In anticipation of the revival and to see whether the show was actually as good as I remembered, I recently watched the original series on Netflix. To revisit “Twin Peaks” after all these years is to be transported back in time.  The show was so intense and out of the ordinary that even the opening notes of the theme song evoke specific memories of people and places from that era.  (And what a great theme.)

While rewatching “Twin Peaks,” the thing that struck me immediately is how much “Stranger Things,” that recent Netflix homage to the eighties, owes to it.  They were both creepy small-town mysteries with handsome sheriffs trying to combat the evil supernatural forces that thrived out in the dark woods.  Both shows deal with parental angst, class divisions, and bullies.

The difference is that “Twin Peaks” turns up the volume to eleven in every aspect and preys insidiously on the cultural anxieties of the late 1980s.  There’s a sweetness and innocence running through “Stranger Things” that is entirely missing in “Twin Peaks,” where unbridled sexuality, greed and drugs threaten to snuff out all that is good in small town life.

And speaking of small towns, I’ve lived in a few and I can tell you that the percentage of drop-dead beautiful girls is much higher in the town of Twin Peaks than it is anywhere else in the universe.

Twin Paks girls

Twin Peaks Girls 2

This is not what the girls looked like when I was in high school

Even 27 years later, “Twin Peaks” has the power to shock, and not just through the murder of a beautiful girl, which is now a commonplace trope, but through Davis Lynch’s eerie direction and Angelo Badalamenti’s otherworldly musical score.  Lynch also got more disorientation out of oddball casting than anyone, except for perhaps John Waters. He resurrected former “West Side Story” co-stars Richard Beymer and Russ Tamblyn from obscurity, and gave major parts to “The Mod Squad’s” Peggy Lipton and “Carrie’s” Piper Laurie.  Seeing them all in “Twin Peaks” was just plain weird, then and now.

And yet, to be honest, the emotional impact of some scenes is undercut by the overwrought acting.  I actually laughed out loud at the wailing at Laura Palmer’s funeral, which was so over-the-top.  And throughout the whole series the characters show little nuance or depth – they are either good, bad, delusional or perceptive with no grays.

The real man of mystery at the center of the show is FBI Special Agent Dale Cooper, played by Kyle MacLachlan.  Outwardly, Cooper is a model FBI bureaucrat – straight-laced and playing it by the book.  But he’s full of quirks, including his over-enthusiasm for coffee and pie and a habit of dictating his every thought into a tape recorder for an unseen “Diane.” He’s also remarkably intuitive, able to tell at a glance who’s sleeping with whom, and prone to dreaming about dancing dwarves.

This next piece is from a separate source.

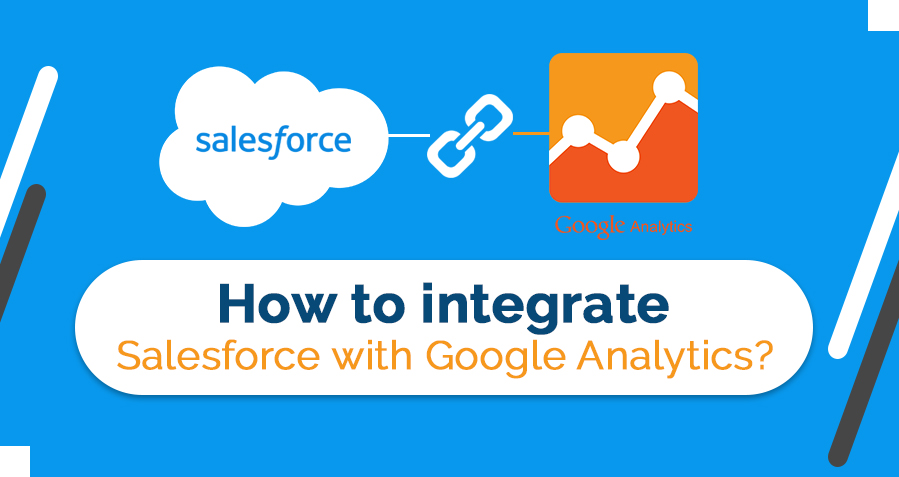 salesforce

Google Analytics

How to integrate
Salesforce with Google Analytics?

As great as it was, “Twin Peaks” is a cautionary tale about extending a series beyond its natural life.  Once Laura Palmer’s murder was solved, there was no reason for the series to continue, but in those days, TV shows ran until their ratings got low enough to be cancelled, which happened just 15 episodes past the murder resolution.

“Lost,” that other popular show with a supernatural mystery at its heart, lasted far longer than “Twin Peaks,” but still tried its viewers’ patience to the breaking point.  More recently, “Mr. Robot” fell into the “Twin Peaks” trap, with a wildly original debut and an audience-displeasing sophomore season.  In the same vein, I am worried about the upcoming second season of “Stranger Things,” given that the first season was a near-perfect extended movie on its own with no need of a sequel.

Despite my reservations about what a contemporary “Twin Peaks” will bring, I’ll definitely watch it.  David Lynch is too great a filmmaker to blow him off.  My curiosity is mounting day by day.   I don’t expect lightning to strike twice, though.  And to be honest, I just hope I can make it through the end of the run.